EXTRACT TO READ ::
============================================================

The Queen's Gambit
- First edition, featuring cover art by Will Barnet
- Author: Walter Tevis
- Language: English
- Publisher: Random House
- Publication date: 1983
- Publication place: United States
- Pages: 243
- ISBN: 1-4000-3060-9

= The Queen's Gambit (novel) =

1983 novel by Walter Tevis

The Queen's Gambit is a 1983 American novel by Walter Tevis, exploring the life of fictional female chess prodigy Beth Harmon. A bildungsroman, or coming-of-age story, it covers themes of adoption, feminism, chess, drug addiction and alcoholism. The book was adapted for the 2020 Netflix miniseries, The Queen's Gambit.

==Epigraph==
The novel's epigraph is "The Long-Legged Fly" by W. B. Yeats. This poem highlights one of the novel's main concerns: the inner workings of genius in a woman. Tevis discussed this concern in a 1983 interview, the year before his death.

==Development==
In a New York Times interview published at the time of his book's release in 1983, Tevis said the story is "a tribute to brainy women."
There has been speculation as to the inspiration for the Beth Harmon character, but Tevis emphatically denied that she was based on anyone in the chess community, male or female.

============================================================

DATA EXTRACT ::
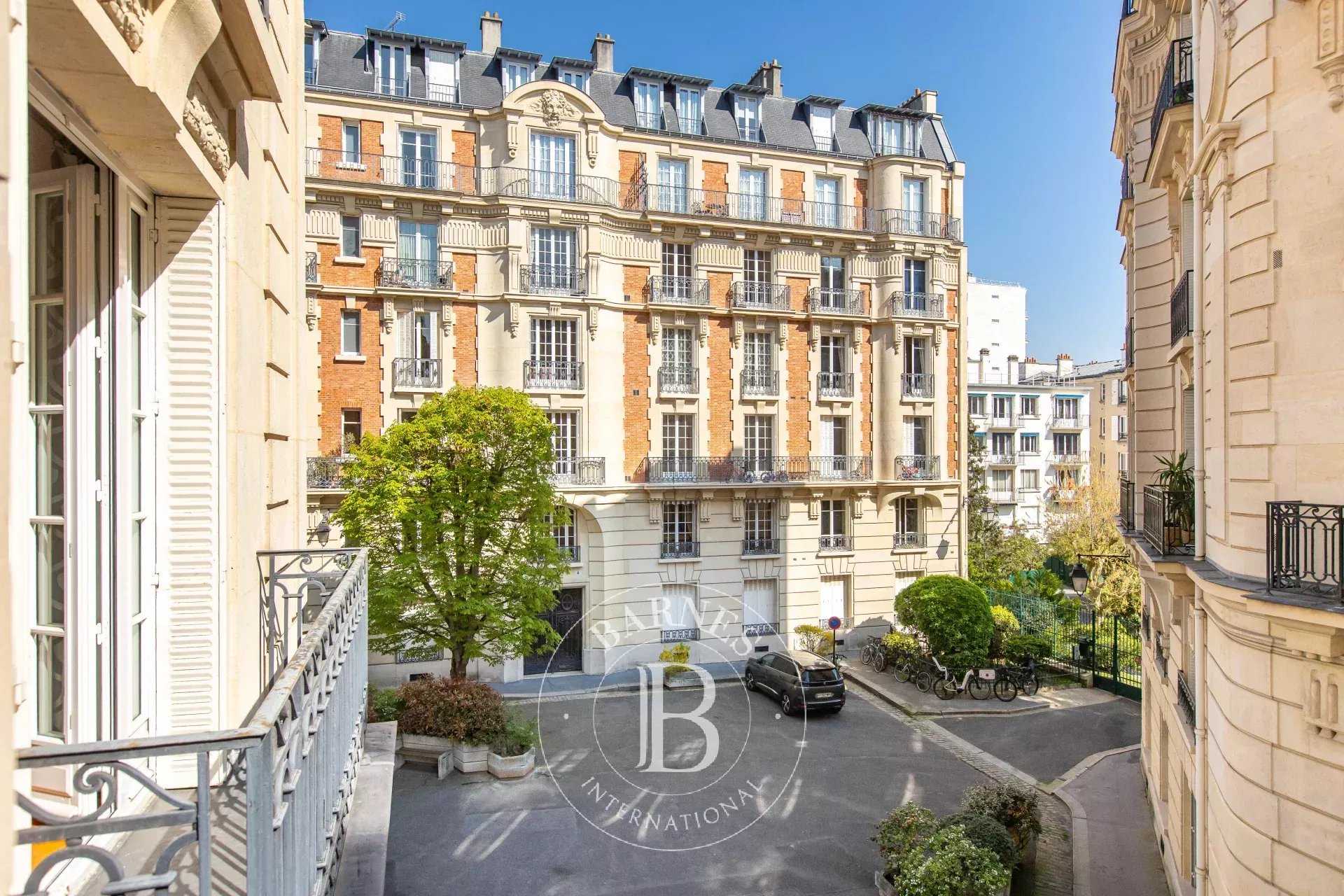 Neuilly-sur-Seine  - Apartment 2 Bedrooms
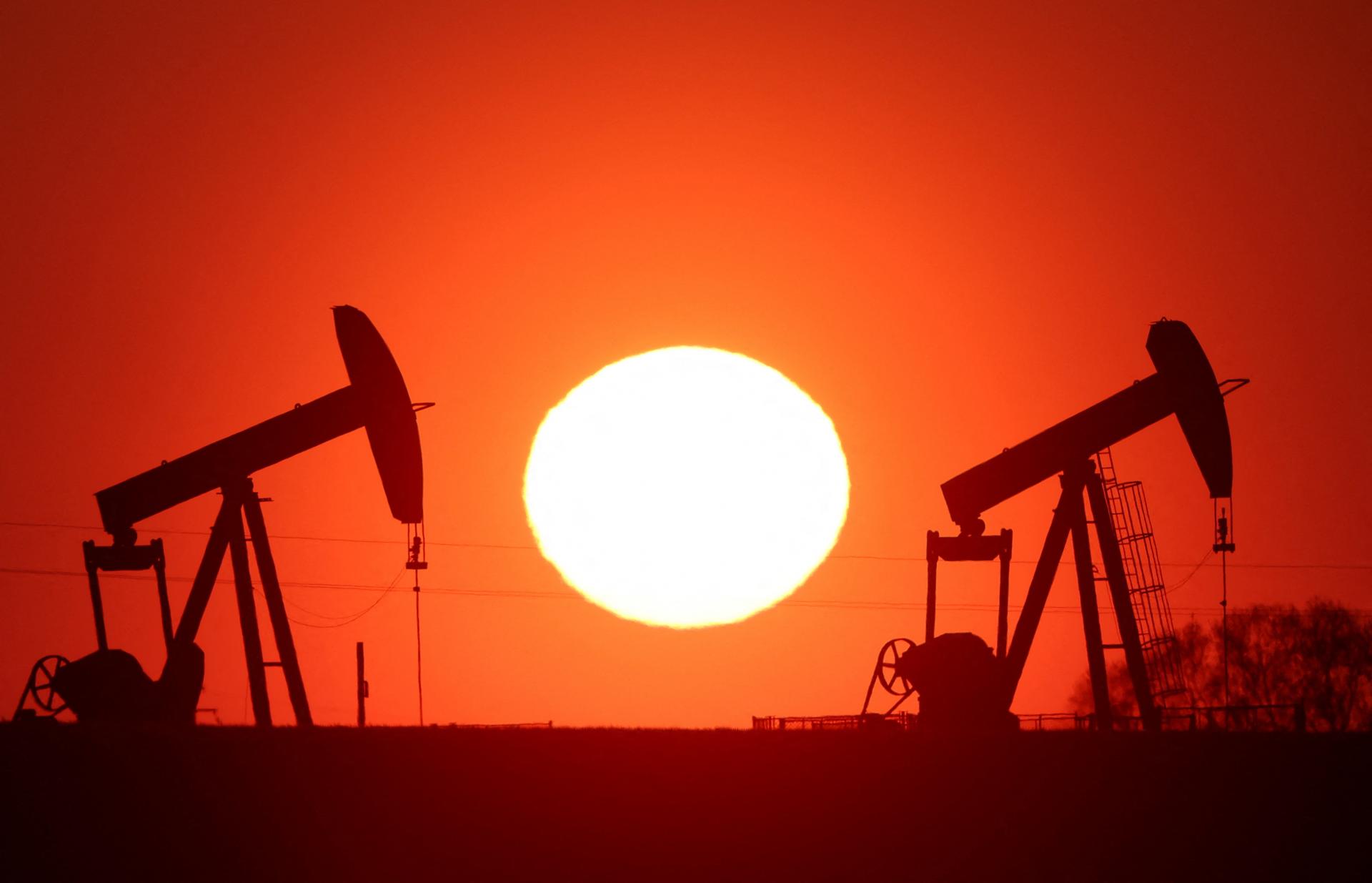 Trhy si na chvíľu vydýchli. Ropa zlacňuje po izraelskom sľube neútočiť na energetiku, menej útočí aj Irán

============================================================

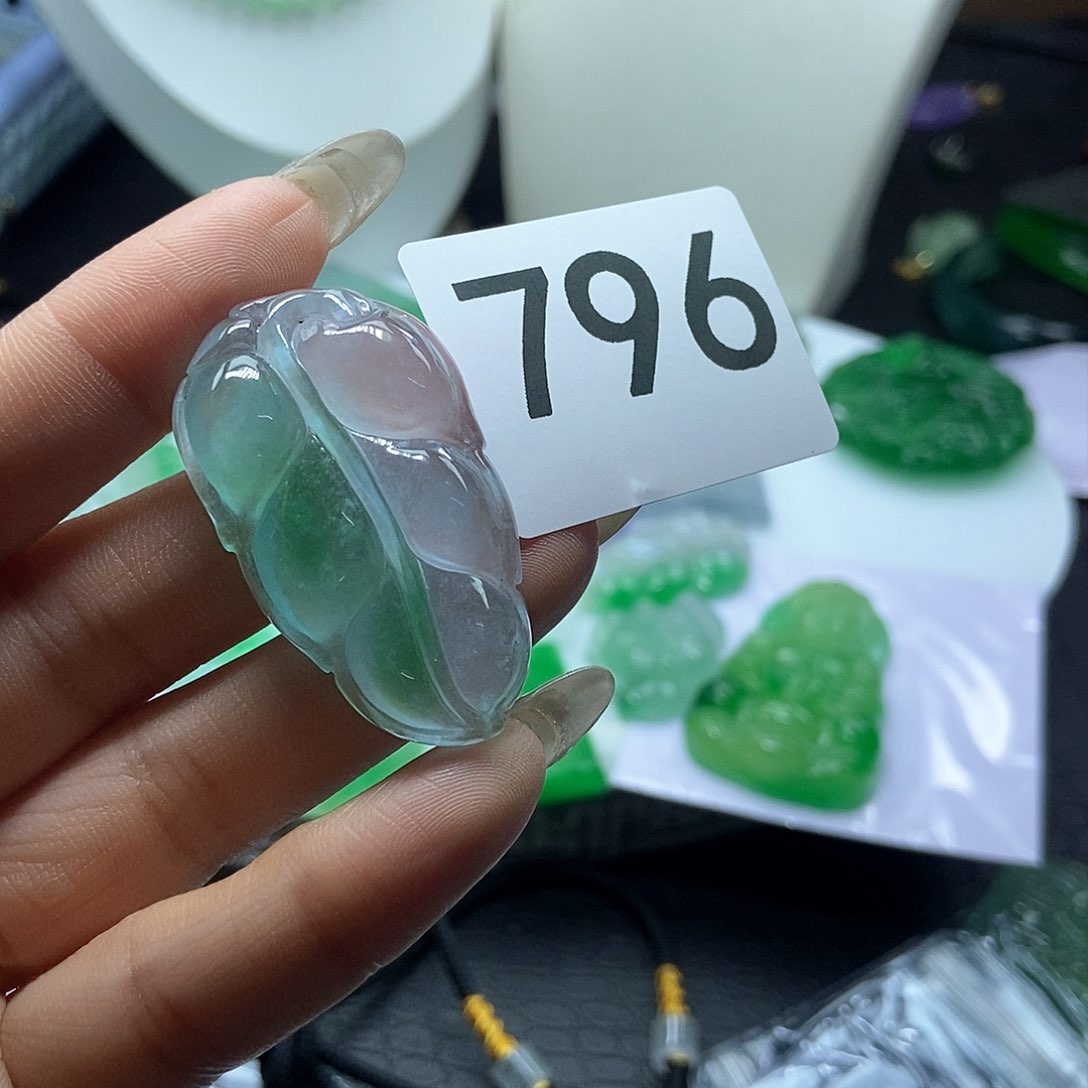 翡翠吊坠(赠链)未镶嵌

============================================================

ACTIVITIES ::
1. Answer these from the article on The Queen's Gambit novel:
(a) Who made the cover art for the first edition?
(b) Which poem serves as the novel's epigraph?
(c) How did Tevis describe the story in his New York Times interview?
2. Please return the part of the article on The Queen's Gambit novel starting with "1983 novel by" and going on through "before his death.", word for word.
3. Resume the article on The Queen's Gambit novel from its last sentence.
You won't need the rows for any of this.

ANSWERS PER TASK ::
1.
(a) Will Barnet
(b) "The Long-Legged Fly" by W. B. Yeats
(c) As "a tribute to brainy women."

2.
1983 novel by Walter Tevis

The Queen's Gambit is a 1983 American novel by Walter Tevis, exploring the life of fictional female chess prodigy Beth Harmon. A bildungsroman, or coming-of-age story, it covers themes of adoption, feminism, chess, drug addiction and alcoholism. The book was adapted for the 2020 Netflix miniseries, The Queen's Gambit.

==Epigraph==
The novel's epigraph is "The Long-Legged Fly" by W. B. Yeats. This poem highlights one of the novel's main concerns: the inner workings of genius in a woman. Tevis discussed this concern in a 1983 interview, the year before his death.

3.
In 2007, actor Heath Ledger was working on what would have been his feature directing debut, an adaptation of The Queen's Gambit, with British writer/producer Allan Scott.
The leading role of a young female chess prodigy had been offered to Oscar nominee Elliot Page. Ledger, himself a highly rated chess player, was due to play a supporting role as well, until his untimely death.

Bruce Pandolfini, a US chess master, consulted on the chess positions prior to the book's publication, and was the one who suggested the book's final title after the chess opening called "Queen's Gambit". Thirty-eight years later, he also returned to consult on the 2020 Netflix adaptation.

==Plot==
At the age of 8, Beth Harmon is orphaned when her mother dies in a car accident. She is sent to Methuen, an orphanage where the children are fed tranquilizers to keep them compliant.

While there Beth observes the janitor, Mr. Shaibel, playing chess by himself. While he is initially reluctant to teach a girl, Beth eventually persuades him to play with her. Within a few months Mr. Shaibel confesses he has taught her all he knows and introduces her to a local high school teacher who runs the chess club.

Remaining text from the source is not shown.